6. Were editorial happy with the files generated by the cart?

Yes. When exploring all of the different options around production workflow, inevitably one of the questions is is the assistant editor going to do the transcoding for editorial. That would occupy a significant amount of an assistant editor's day and also delay the editor being able to work with the footage. Relieving our editorial team (Peter Frelik, Assistant Editor and Keith Reamer, Editor) of that duty was huge for them. We had happy editors. The footage always arrived in great shape. We had thorough technical conversations in pre-production about how they wanted to receive their dailies – there are a lot of details to decide on and having that tight communication with everyone during prep really set the stage for a smooth work flow once we started shooting. Keith and Peter are old pros and they would have been vocal if anything were amiss.

Photographed By Nicole Rivelli

7. Did the images and metadata meet production's expectations?

Yes absolutely. First and foremost our DP David Morrison was capturing beautiful images on set which is something no technical advancement should ever try to circumvent. Ben was able to dial in David's desired look the rest of the way. Everyone was happy with the footage. In fact, we just screened the assemblage for the producers and the director with the editorial footage and everyone is over the moon happy. As far as the metadata, again I heard no issues or complaints from editorial. And we did a test conform of a 2 minute sequence when we wrapped principal photography and that went smooth so all of the master footage and the editorial footage is matching up nicely it seems.

8. Was the investor happy with his iPad dailies?

Yes very much so. That is another function of this on set solution apparently – the operator can upload footage him/herself to a website that production procures. We didn't do it that way on "Innocence". I may explore that component on the next one. One step at a time!

Photographed By Linda Kallerus

9. Would you recommend other productions look at this approach to doing dailies?

Yes I think it makes a lot of sense for a production to look at it.

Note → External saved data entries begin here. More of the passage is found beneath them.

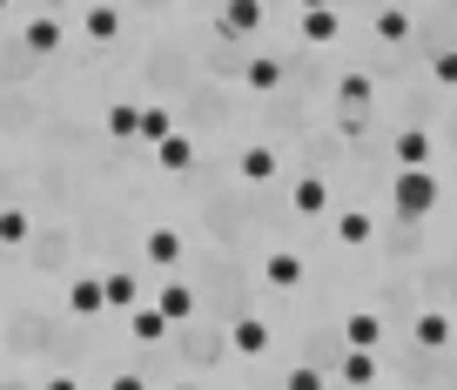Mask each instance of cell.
<instances>
[{
	"label": "cell",
	"mask_w": 457,
	"mask_h": 390,
	"mask_svg": "<svg viewBox=\"0 0 457 390\" xmlns=\"http://www.w3.org/2000/svg\"><path fill=\"white\" fill-rule=\"evenodd\" d=\"M390 209H397L403 222L430 216V209H437V182H430V169H403L397 182H390Z\"/></svg>",
	"instance_id": "obj_1"
},
{
	"label": "cell",
	"mask_w": 457,
	"mask_h": 390,
	"mask_svg": "<svg viewBox=\"0 0 457 390\" xmlns=\"http://www.w3.org/2000/svg\"><path fill=\"white\" fill-rule=\"evenodd\" d=\"M101 303H114V310H129V317H135V310H142V283H135L129 270H108V276H101Z\"/></svg>",
	"instance_id": "obj_2"
},
{
	"label": "cell",
	"mask_w": 457,
	"mask_h": 390,
	"mask_svg": "<svg viewBox=\"0 0 457 390\" xmlns=\"http://www.w3.org/2000/svg\"><path fill=\"white\" fill-rule=\"evenodd\" d=\"M228 350H236V357H262V350H270V323H262V317H243L236 330H228Z\"/></svg>",
	"instance_id": "obj_3"
},
{
	"label": "cell",
	"mask_w": 457,
	"mask_h": 390,
	"mask_svg": "<svg viewBox=\"0 0 457 390\" xmlns=\"http://www.w3.org/2000/svg\"><path fill=\"white\" fill-rule=\"evenodd\" d=\"M155 310H162L169 323H188V317H195V289L169 276V283H162V296H155Z\"/></svg>",
	"instance_id": "obj_4"
},
{
	"label": "cell",
	"mask_w": 457,
	"mask_h": 390,
	"mask_svg": "<svg viewBox=\"0 0 457 390\" xmlns=\"http://www.w3.org/2000/svg\"><path fill=\"white\" fill-rule=\"evenodd\" d=\"M390 155H397V175L403 169H424V162H430V135L424 129H403L397 142H390Z\"/></svg>",
	"instance_id": "obj_5"
},
{
	"label": "cell",
	"mask_w": 457,
	"mask_h": 390,
	"mask_svg": "<svg viewBox=\"0 0 457 390\" xmlns=\"http://www.w3.org/2000/svg\"><path fill=\"white\" fill-rule=\"evenodd\" d=\"M343 336H350V350H370V357H377V344H384V317H370V310H357V317L343 323Z\"/></svg>",
	"instance_id": "obj_6"
},
{
	"label": "cell",
	"mask_w": 457,
	"mask_h": 390,
	"mask_svg": "<svg viewBox=\"0 0 457 390\" xmlns=\"http://www.w3.org/2000/svg\"><path fill=\"white\" fill-rule=\"evenodd\" d=\"M289 203H296V216H323V209H329V188H323V175H303V182L289 188Z\"/></svg>",
	"instance_id": "obj_7"
},
{
	"label": "cell",
	"mask_w": 457,
	"mask_h": 390,
	"mask_svg": "<svg viewBox=\"0 0 457 390\" xmlns=\"http://www.w3.org/2000/svg\"><path fill=\"white\" fill-rule=\"evenodd\" d=\"M68 310L74 317H101V276H74L68 283Z\"/></svg>",
	"instance_id": "obj_8"
},
{
	"label": "cell",
	"mask_w": 457,
	"mask_h": 390,
	"mask_svg": "<svg viewBox=\"0 0 457 390\" xmlns=\"http://www.w3.org/2000/svg\"><path fill=\"white\" fill-rule=\"evenodd\" d=\"M337 384H350V390L377 384V357H370V350H350V357L337 363Z\"/></svg>",
	"instance_id": "obj_9"
},
{
	"label": "cell",
	"mask_w": 457,
	"mask_h": 390,
	"mask_svg": "<svg viewBox=\"0 0 457 390\" xmlns=\"http://www.w3.org/2000/svg\"><path fill=\"white\" fill-rule=\"evenodd\" d=\"M296 28H303V41H310V47H329V41H337V28H343V21L329 14V7H310V14H303Z\"/></svg>",
	"instance_id": "obj_10"
},
{
	"label": "cell",
	"mask_w": 457,
	"mask_h": 390,
	"mask_svg": "<svg viewBox=\"0 0 457 390\" xmlns=\"http://www.w3.org/2000/svg\"><path fill=\"white\" fill-rule=\"evenodd\" d=\"M148 262L175 276V262H182V236H175V229H148Z\"/></svg>",
	"instance_id": "obj_11"
},
{
	"label": "cell",
	"mask_w": 457,
	"mask_h": 390,
	"mask_svg": "<svg viewBox=\"0 0 457 390\" xmlns=\"http://www.w3.org/2000/svg\"><path fill=\"white\" fill-rule=\"evenodd\" d=\"M262 276H270L276 289H296L303 283V256H296V249H276V256L262 262Z\"/></svg>",
	"instance_id": "obj_12"
},
{
	"label": "cell",
	"mask_w": 457,
	"mask_h": 390,
	"mask_svg": "<svg viewBox=\"0 0 457 390\" xmlns=\"http://www.w3.org/2000/svg\"><path fill=\"white\" fill-rule=\"evenodd\" d=\"M236 169H243V182H276V169H283V162H276V148H243V162H236Z\"/></svg>",
	"instance_id": "obj_13"
},
{
	"label": "cell",
	"mask_w": 457,
	"mask_h": 390,
	"mask_svg": "<svg viewBox=\"0 0 457 390\" xmlns=\"http://www.w3.org/2000/svg\"><path fill=\"white\" fill-rule=\"evenodd\" d=\"M129 330H135V344H162V336H169V317H162L155 303H142V310L129 317Z\"/></svg>",
	"instance_id": "obj_14"
},
{
	"label": "cell",
	"mask_w": 457,
	"mask_h": 390,
	"mask_svg": "<svg viewBox=\"0 0 457 390\" xmlns=\"http://www.w3.org/2000/svg\"><path fill=\"white\" fill-rule=\"evenodd\" d=\"M377 236V216H357V209H350V216H337V243L343 249H363Z\"/></svg>",
	"instance_id": "obj_15"
},
{
	"label": "cell",
	"mask_w": 457,
	"mask_h": 390,
	"mask_svg": "<svg viewBox=\"0 0 457 390\" xmlns=\"http://www.w3.org/2000/svg\"><path fill=\"white\" fill-rule=\"evenodd\" d=\"M337 102L350 108V115H363V108H370V74H343V81H337Z\"/></svg>",
	"instance_id": "obj_16"
},
{
	"label": "cell",
	"mask_w": 457,
	"mask_h": 390,
	"mask_svg": "<svg viewBox=\"0 0 457 390\" xmlns=\"http://www.w3.org/2000/svg\"><path fill=\"white\" fill-rule=\"evenodd\" d=\"M256 28H262V7H256V0H236V7L222 14V34H256Z\"/></svg>",
	"instance_id": "obj_17"
},
{
	"label": "cell",
	"mask_w": 457,
	"mask_h": 390,
	"mask_svg": "<svg viewBox=\"0 0 457 390\" xmlns=\"http://www.w3.org/2000/svg\"><path fill=\"white\" fill-rule=\"evenodd\" d=\"M155 162H162V169H169V175H182L188 162H195V148H188V135H169V142L155 148Z\"/></svg>",
	"instance_id": "obj_18"
},
{
	"label": "cell",
	"mask_w": 457,
	"mask_h": 390,
	"mask_svg": "<svg viewBox=\"0 0 457 390\" xmlns=\"http://www.w3.org/2000/svg\"><path fill=\"white\" fill-rule=\"evenodd\" d=\"M243 81H249V87L262 95V87H276V81H283V61H276V54H256V61L243 68Z\"/></svg>",
	"instance_id": "obj_19"
},
{
	"label": "cell",
	"mask_w": 457,
	"mask_h": 390,
	"mask_svg": "<svg viewBox=\"0 0 457 390\" xmlns=\"http://www.w3.org/2000/svg\"><path fill=\"white\" fill-rule=\"evenodd\" d=\"M34 236V222L21 216V209H0V249H21Z\"/></svg>",
	"instance_id": "obj_20"
},
{
	"label": "cell",
	"mask_w": 457,
	"mask_h": 390,
	"mask_svg": "<svg viewBox=\"0 0 457 390\" xmlns=\"http://www.w3.org/2000/svg\"><path fill=\"white\" fill-rule=\"evenodd\" d=\"M87 41H114V34H121V14H114V7H87Z\"/></svg>",
	"instance_id": "obj_21"
},
{
	"label": "cell",
	"mask_w": 457,
	"mask_h": 390,
	"mask_svg": "<svg viewBox=\"0 0 457 390\" xmlns=\"http://www.w3.org/2000/svg\"><path fill=\"white\" fill-rule=\"evenodd\" d=\"M417 344H424V350L451 344V317H437V310H424V317H417Z\"/></svg>",
	"instance_id": "obj_22"
},
{
	"label": "cell",
	"mask_w": 457,
	"mask_h": 390,
	"mask_svg": "<svg viewBox=\"0 0 457 390\" xmlns=\"http://www.w3.org/2000/svg\"><path fill=\"white\" fill-rule=\"evenodd\" d=\"M28 47H34V54H54V47H61V21H28Z\"/></svg>",
	"instance_id": "obj_23"
},
{
	"label": "cell",
	"mask_w": 457,
	"mask_h": 390,
	"mask_svg": "<svg viewBox=\"0 0 457 390\" xmlns=\"http://www.w3.org/2000/svg\"><path fill=\"white\" fill-rule=\"evenodd\" d=\"M108 135H114V142L142 135V108H108Z\"/></svg>",
	"instance_id": "obj_24"
},
{
	"label": "cell",
	"mask_w": 457,
	"mask_h": 390,
	"mask_svg": "<svg viewBox=\"0 0 457 390\" xmlns=\"http://www.w3.org/2000/svg\"><path fill=\"white\" fill-rule=\"evenodd\" d=\"M142 135H148V142H169V135H175V121H169V108H142Z\"/></svg>",
	"instance_id": "obj_25"
},
{
	"label": "cell",
	"mask_w": 457,
	"mask_h": 390,
	"mask_svg": "<svg viewBox=\"0 0 457 390\" xmlns=\"http://www.w3.org/2000/svg\"><path fill=\"white\" fill-rule=\"evenodd\" d=\"M283 390H329V377L303 363V370H289V377H283Z\"/></svg>",
	"instance_id": "obj_26"
},
{
	"label": "cell",
	"mask_w": 457,
	"mask_h": 390,
	"mask_svg": "<svg viewBox=\"0 0 457 390\" xmlns=\"http://www.w3.org/2000/svg\"><path fill=\"white\" fill-rule=\"evenodd\" d=\"M411 34V14H377V41H403Z\"/></svg>",
	"instance_id": "obj_27"
},
{
	"label": "cell",
	"mask_w": 457,
	"mask_h": 390,
	"mask_svg": "<svg viewBox=\"0 0 457 390\" xmlns=\"http://www.w3.org/2000/svg\"><path fill=\"white\" fill-rule=\"evenodd\" d=\"M430 74H437V87H457V54H437V61H430Z\"/></svg>",
	"instance_id": "obj_28"
},
{
	"label": "cell",
	"mask_w": 457,
	"mask_h": 390,
	"mask_svg": "<svg viewBox=\"0 0 457 390\" xmlns=\"http://www.w3.org/2000/svg\"><path fill=\"white\" fill-rule=\"evenodd\" d=\"M108 390H148V384H142V377H114Z\"/></svg>",
	"instance_id": "obj_29"
},
{
	"label": "cell",
	"mask_w": 457,
	"mask_h": 390,
	"mask_svg": "<svg viewBox=\"0 0 457 390\" xmlns=\"http://www.w3.org/2000/svg\"><path fill=\"white\" fill-rule=\"evenodd\" d=\"M41 390H81V384H74V377H47Z\"/></svg>",
	"instance_id": "obj_30"
},
{
	"label": "cell",
	"mask_w": 457,
	"mask_h": 390,
	"mask_svg": "<svg viewBox=\"0 0 457 390\" xmlns=\"http://www.w3.org/2000/svg\"><path fill=\"white\" fill-rule=\"evenodd\" d=\"M175 390H202V384H175Z\"/></svg>",
	"instance_id": "obj_31"
}]
</instances>
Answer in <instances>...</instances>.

There is a lot of versatility in how you can apply this system and I suspect you can come up with one that makes sense for your production, budget, etc.

10. Was there a budget savings in doing the dailies this way?

Compared to a DIT/lab scenario yes absolutely. I think the money was comparable to the loader/lab scenario but that isn't apples to apples. Again, being able to work with the footage within minutes of shooting it and being in control of our own transcoding / editorial delivery schedule with a dedicated operator/system is not something that the loader/lab scenario offers. And Gus, Chris and Ryan really had a lot to do with it. They were motivated to see the system work on a feature so they cut us a competitive deal.